◆ **AIM**: Reproduce word for word the passage of the CSRD reporting article below, starting with "Only material topics" and going on through "to prevent greenwashing.".

◆ **EXCERPTED PASSAGE**:
## Begin
Large company, are you ready to report your sustainability under CSRD?

More and more companies have started discussing their paths towards sustainable business and reduced climate impact. Even though many companies already realise their role in fighting against climate change, the European Commission wants to give an extra push. 

As a result, the Corporate Sustainability Reporting Directive (CSRD) has been finalised and will replace the existing Non-Financial Reporting Directive (NFRD), 2014/95/EU from 2024.  Consequently, the new reporting obligation will expand to 49,000 companies instead of the current 11,600.

What is it?

The goal of CSRD is to advance the existing NFRD´s requirements to support the higher aim of the EU Green Deal – reaching climate neutrality by 2050. With this goal in mind, the new directive sets obligations for sustainability reporting to the big companies and listed enterprises to report their business’s environmental, social, and governance (ESG criteria) activities while considering new advancements such as EU Taxonomy and Sustainable Finance Disclosure Regulation (SFDR), 2019/2088/EU.

One of the goals of CSRD is to harmonise sustainability reporting in the EU. CSRD´s central element is the European Sustainability Reporting Standards (ESRS), which mandate the requirements and specific disclosures that must be followed in CSRD-aligned reporting.

ESRS was adopted in July 2023. The Standards are divided into four themes, 12 standards, and >80 disclosure requirements (DRs). Disclosure topics for each organisation will be identified through a process called “materiality assessment”, during which a company shall identify and assess the most important impacts to the company itself (inward impacts, i.e., financial materiality) and to its stakeholders (outward impacts, i.e., impact materiality).

Only material topics are subject to CSRD reporting. A common framework ensures the comparability of reported information and helps to prevent greenwashing.

What is a large company?

CSRD applies to all large and listed companies (except listed micro-enterprises). CSRD’s definition of a „large company“ differs from NFRD, setting three thresholds, out of which two must be fulfilled in the organisation´s previous financial year:

  • 250 employees
  • €40 million in net turnover
  •   €20 million in assets

The company´s size estimation must also account for its parent companies, subsidiaries, and sister companies.

Further clarification is yet to be provided about whether other associated companies (exempted from the group’s consolidated annual report) should be disclosed under CSRD.

What obligations shall be fulfilled?

The foundation of CSRD reporting is the principle of double materiality, requiring the companies to disclose how external factors affect the company´s operations (inward impact) and what effect the company´s operations have on the people, society, and environment (outward impact).
## End
◆ **RECORDS PROVIDED**:
## Begin
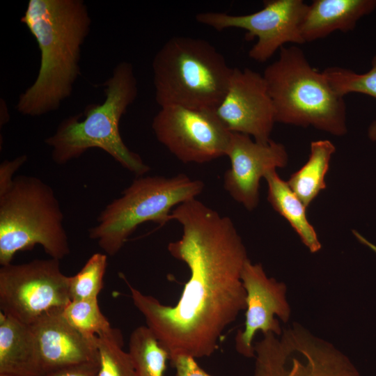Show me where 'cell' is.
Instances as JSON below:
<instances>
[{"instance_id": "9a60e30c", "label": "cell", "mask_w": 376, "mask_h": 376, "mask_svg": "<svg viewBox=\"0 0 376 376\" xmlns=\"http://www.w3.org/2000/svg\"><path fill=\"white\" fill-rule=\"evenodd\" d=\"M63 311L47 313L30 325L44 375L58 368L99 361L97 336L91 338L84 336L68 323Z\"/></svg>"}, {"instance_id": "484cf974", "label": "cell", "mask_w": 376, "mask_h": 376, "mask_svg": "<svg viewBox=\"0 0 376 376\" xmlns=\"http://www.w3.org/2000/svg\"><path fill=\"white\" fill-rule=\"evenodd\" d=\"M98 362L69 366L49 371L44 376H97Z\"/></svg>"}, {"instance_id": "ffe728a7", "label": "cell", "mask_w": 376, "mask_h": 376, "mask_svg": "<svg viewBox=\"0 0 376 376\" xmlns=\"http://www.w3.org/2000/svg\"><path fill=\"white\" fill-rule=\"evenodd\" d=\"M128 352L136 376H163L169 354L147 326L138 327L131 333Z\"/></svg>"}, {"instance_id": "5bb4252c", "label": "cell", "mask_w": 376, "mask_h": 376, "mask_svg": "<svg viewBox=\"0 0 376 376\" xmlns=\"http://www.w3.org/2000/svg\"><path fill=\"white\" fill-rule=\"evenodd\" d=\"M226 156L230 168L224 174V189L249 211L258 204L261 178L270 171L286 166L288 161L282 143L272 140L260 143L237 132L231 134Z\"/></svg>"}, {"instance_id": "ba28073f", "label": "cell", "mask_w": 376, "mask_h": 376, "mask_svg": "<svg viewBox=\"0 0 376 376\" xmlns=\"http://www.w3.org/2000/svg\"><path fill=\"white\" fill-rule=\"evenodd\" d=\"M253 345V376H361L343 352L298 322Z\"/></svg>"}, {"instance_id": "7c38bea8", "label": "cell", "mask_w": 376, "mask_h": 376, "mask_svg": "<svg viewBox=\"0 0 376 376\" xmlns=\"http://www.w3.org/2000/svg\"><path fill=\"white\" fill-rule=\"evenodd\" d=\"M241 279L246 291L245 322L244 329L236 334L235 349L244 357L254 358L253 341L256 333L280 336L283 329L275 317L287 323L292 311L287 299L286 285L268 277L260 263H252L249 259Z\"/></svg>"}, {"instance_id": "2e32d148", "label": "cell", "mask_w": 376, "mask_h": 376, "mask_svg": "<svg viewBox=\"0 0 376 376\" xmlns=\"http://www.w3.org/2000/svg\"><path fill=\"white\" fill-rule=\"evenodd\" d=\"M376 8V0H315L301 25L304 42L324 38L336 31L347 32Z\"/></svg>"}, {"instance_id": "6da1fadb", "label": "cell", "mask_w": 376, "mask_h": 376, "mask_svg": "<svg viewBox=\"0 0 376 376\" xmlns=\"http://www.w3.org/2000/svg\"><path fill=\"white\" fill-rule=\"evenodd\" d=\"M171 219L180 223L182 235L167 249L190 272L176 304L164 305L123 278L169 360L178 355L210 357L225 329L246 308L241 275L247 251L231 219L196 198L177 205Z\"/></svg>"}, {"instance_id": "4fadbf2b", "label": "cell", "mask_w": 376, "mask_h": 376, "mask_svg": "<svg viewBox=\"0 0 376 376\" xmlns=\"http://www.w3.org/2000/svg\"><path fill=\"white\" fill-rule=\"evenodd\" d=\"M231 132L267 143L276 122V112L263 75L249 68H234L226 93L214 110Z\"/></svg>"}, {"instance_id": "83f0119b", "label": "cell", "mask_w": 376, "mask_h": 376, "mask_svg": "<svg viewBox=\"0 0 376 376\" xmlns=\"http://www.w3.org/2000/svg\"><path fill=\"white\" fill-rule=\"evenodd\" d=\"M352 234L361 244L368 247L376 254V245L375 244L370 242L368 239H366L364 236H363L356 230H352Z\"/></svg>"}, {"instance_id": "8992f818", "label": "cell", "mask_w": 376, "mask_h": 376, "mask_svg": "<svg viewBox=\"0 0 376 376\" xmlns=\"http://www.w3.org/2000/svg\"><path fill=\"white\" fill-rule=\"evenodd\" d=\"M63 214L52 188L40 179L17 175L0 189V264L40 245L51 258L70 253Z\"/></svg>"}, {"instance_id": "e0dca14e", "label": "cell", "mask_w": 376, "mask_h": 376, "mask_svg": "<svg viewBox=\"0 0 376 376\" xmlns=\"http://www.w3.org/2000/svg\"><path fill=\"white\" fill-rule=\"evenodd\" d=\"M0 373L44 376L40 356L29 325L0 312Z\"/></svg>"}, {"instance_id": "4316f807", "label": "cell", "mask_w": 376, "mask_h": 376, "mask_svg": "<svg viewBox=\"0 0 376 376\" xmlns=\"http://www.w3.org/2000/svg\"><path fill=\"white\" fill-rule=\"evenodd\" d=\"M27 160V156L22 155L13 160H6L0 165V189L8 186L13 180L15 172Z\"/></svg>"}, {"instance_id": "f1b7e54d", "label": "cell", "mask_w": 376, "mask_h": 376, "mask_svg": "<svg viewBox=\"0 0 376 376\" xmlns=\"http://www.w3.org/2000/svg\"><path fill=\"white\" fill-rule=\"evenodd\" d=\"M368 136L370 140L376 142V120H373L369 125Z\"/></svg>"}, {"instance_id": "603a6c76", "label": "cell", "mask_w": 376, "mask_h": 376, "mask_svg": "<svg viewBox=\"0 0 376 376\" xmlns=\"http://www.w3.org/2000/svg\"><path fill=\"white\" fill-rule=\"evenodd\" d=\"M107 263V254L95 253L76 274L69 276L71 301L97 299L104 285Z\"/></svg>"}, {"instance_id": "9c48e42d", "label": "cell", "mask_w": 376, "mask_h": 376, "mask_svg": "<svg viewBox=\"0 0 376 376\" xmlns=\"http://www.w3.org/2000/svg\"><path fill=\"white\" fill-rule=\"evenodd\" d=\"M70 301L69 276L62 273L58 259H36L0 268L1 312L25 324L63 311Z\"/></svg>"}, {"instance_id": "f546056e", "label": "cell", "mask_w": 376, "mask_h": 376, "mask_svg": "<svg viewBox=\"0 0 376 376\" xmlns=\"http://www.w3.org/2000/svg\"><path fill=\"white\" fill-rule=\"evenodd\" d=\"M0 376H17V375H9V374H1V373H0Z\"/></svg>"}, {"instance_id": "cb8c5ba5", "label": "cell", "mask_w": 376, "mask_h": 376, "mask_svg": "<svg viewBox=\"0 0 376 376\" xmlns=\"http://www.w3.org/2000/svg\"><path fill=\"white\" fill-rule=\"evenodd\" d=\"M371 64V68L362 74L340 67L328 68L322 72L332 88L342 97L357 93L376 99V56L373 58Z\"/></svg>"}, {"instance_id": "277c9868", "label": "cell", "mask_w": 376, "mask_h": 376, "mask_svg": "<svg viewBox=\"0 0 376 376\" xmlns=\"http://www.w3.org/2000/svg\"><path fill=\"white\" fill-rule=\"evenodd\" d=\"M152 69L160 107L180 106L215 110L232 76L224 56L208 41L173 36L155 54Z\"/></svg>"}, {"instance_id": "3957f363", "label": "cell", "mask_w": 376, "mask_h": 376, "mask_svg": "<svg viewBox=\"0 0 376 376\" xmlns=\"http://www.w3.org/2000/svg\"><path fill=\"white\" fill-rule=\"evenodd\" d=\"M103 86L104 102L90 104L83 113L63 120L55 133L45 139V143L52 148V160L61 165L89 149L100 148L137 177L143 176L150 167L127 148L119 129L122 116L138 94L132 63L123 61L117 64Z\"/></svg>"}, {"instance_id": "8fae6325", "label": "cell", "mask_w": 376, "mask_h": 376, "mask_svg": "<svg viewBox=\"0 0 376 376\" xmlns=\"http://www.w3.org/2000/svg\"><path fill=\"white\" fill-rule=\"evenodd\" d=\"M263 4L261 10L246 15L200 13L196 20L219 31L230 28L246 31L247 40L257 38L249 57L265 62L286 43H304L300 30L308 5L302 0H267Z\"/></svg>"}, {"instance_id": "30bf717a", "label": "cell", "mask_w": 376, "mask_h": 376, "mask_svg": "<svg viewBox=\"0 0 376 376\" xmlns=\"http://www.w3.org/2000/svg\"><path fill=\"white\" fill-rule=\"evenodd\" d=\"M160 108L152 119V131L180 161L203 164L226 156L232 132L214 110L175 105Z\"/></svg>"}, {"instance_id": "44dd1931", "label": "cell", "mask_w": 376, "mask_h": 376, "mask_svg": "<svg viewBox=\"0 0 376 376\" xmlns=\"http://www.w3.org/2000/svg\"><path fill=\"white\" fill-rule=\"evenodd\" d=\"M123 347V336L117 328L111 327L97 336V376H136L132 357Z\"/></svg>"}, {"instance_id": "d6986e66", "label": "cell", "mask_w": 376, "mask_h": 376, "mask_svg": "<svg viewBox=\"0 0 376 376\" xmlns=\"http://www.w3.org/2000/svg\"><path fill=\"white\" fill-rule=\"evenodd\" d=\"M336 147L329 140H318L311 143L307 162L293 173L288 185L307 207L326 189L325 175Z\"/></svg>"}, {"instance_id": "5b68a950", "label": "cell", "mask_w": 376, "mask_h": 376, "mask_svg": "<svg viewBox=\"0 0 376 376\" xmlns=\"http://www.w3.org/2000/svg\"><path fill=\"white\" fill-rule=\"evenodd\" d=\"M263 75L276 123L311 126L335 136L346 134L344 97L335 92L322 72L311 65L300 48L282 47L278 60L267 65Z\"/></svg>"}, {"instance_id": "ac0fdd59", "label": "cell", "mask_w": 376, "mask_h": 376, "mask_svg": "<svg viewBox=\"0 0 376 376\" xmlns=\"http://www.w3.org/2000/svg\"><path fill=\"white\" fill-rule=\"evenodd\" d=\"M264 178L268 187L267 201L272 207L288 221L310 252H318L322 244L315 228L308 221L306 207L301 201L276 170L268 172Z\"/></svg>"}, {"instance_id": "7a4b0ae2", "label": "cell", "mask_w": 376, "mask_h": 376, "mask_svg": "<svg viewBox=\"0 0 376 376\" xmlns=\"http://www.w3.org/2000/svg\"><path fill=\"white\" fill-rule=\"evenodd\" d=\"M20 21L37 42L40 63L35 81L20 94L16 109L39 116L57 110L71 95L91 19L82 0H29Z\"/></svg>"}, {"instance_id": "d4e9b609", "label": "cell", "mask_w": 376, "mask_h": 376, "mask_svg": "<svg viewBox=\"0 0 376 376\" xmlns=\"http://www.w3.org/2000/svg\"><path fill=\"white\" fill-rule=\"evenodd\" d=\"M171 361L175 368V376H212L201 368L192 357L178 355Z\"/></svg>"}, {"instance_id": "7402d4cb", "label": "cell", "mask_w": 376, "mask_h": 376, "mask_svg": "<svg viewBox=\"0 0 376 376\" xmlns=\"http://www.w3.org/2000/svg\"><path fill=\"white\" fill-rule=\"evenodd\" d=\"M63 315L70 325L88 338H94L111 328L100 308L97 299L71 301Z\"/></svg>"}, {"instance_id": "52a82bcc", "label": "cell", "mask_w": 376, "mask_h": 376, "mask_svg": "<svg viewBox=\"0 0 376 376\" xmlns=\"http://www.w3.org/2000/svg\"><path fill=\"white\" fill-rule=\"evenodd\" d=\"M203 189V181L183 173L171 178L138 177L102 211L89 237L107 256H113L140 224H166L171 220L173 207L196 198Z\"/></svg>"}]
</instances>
## End
## Begin
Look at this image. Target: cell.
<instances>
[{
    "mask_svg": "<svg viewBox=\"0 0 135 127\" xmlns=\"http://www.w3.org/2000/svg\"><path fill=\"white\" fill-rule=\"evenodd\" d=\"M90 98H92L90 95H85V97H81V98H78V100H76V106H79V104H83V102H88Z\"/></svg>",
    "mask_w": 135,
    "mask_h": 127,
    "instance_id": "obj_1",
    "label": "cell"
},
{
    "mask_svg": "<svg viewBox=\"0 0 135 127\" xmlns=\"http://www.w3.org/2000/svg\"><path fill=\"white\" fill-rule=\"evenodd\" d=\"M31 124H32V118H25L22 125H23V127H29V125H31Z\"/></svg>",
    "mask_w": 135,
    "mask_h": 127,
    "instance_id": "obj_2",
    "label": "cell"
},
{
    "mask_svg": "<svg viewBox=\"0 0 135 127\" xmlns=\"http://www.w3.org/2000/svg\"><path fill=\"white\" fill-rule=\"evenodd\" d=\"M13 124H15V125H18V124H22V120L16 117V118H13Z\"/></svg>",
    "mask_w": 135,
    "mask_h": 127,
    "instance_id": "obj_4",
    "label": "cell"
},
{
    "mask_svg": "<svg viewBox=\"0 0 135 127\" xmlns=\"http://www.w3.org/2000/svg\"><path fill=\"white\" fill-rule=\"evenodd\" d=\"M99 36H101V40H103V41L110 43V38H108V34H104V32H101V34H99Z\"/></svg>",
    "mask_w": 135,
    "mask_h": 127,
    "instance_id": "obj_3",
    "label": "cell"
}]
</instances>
## End
◆ **RESPONSE**:
Only material topics are subject to CSRD reporting. A common framework ensures the comparability of reported information and helps to prevent greenwashing.